RAGE, noun [Heb. to grind or gnash the teeth.]

1. Violent anger accompanied with furious words, gestures or agitation; anger excited to fury. Passion sometimes rises to rage

Torment and loud lament and furious rage

2. Vehemence or violent exacerbation of any thing painful; as the rage of pain; the rage of a fever; the rage of hunger or thirst.

3. Fury; extreme violence; as the rage of a tempest.

4. Enthusiasm; rapture.

Who brought green poesy to her perfect age, and made that art which was a rage

5. Extreme eagerness or passion directed to some object; as the rage for money.

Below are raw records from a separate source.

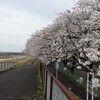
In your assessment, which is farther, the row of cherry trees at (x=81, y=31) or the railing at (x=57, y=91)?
the row of cherry trees at (x=81, y=31)

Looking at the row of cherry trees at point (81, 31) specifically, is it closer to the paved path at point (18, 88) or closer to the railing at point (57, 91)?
the paved path at point (18, 88)

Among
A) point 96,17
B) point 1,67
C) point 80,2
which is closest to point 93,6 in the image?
point 80,2

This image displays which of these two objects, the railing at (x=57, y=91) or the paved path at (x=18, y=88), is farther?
the paved path at (x=18, y=88)

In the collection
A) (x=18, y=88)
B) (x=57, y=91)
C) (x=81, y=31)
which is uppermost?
(x=81, y=31)

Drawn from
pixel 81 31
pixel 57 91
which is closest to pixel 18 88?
pixel 81 31

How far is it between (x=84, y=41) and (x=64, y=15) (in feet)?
16.0

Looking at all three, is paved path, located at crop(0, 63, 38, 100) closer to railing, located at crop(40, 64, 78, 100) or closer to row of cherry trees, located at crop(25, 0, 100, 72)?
row of cherry trees, located at crop(25, 0, 100, 72)

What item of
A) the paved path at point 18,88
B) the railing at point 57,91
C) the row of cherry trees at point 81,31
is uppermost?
the row of cherry trees at point 81,31

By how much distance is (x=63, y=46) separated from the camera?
22797 millimetres

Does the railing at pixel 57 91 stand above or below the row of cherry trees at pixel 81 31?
below

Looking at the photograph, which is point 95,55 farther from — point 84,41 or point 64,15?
point 64,15

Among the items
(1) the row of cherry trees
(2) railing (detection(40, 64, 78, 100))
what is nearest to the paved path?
(1) the row of cherry trees

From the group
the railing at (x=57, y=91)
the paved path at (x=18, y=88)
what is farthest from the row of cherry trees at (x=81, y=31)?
the railing at (x=57, y=91)

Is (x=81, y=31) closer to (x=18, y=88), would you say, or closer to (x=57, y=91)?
(x=18, y=88)
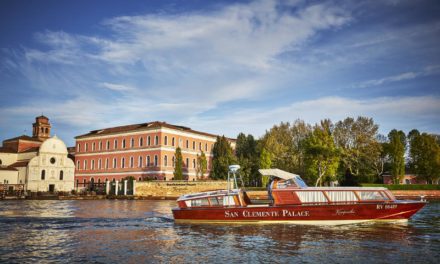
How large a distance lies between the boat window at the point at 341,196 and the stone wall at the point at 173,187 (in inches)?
1416

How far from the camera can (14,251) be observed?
44.6 feet

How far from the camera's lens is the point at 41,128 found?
270ft

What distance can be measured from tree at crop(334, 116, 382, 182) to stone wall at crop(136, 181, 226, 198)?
18.6 metres

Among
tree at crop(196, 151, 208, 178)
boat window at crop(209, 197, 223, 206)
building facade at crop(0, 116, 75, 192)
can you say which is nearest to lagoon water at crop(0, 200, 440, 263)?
boat window at crop(209, 197, 223, 206)

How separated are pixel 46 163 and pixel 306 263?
6346 cm

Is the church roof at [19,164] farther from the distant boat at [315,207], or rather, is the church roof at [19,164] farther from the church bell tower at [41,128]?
the distant boat at [315,207]

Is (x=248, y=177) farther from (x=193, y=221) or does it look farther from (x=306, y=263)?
(x=306, y=263)

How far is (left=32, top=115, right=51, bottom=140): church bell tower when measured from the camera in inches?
3222

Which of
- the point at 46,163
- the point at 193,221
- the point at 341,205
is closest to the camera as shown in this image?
the point at 341,205

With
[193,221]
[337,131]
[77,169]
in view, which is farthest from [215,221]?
[77,169]

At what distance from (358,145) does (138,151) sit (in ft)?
114

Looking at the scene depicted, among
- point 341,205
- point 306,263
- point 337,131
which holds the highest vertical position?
point 337,131

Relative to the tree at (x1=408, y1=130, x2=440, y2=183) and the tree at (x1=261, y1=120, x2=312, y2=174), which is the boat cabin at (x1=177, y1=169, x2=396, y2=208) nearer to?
the tree at (x1=261, y1=120, x2=312, y2=174)

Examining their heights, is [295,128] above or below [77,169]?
above
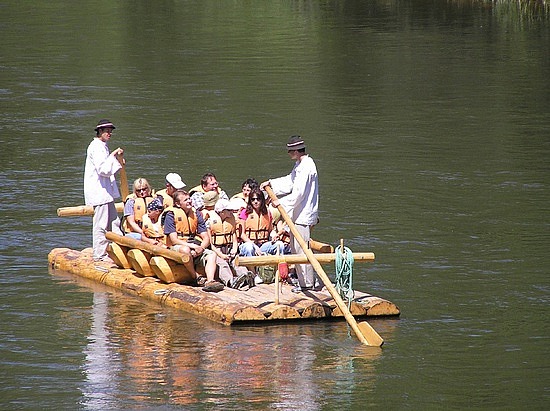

You purchase pain with all that joy can give, and die of nothing but a rage to live.

RAGE, verb intransitive

1. To be furious with anger; to be exasperated to fury; to be violently agitated with passion.

At this he inly rag'd.

2. To be violent and tumultuous.

Why do the heathen rage? Psalms 2:1.

3. To be violently driven or agitated; as the raging sea or winds.

4. To ravage; to prevail without restraint, or with fatal effect; as, the plague rages in Cairo.

5. To be driven with impetuosity; to act or move furiously.

The chariots shall rage in the streets. Nahum 2.

The madding wheels of brazen chariots rag'd.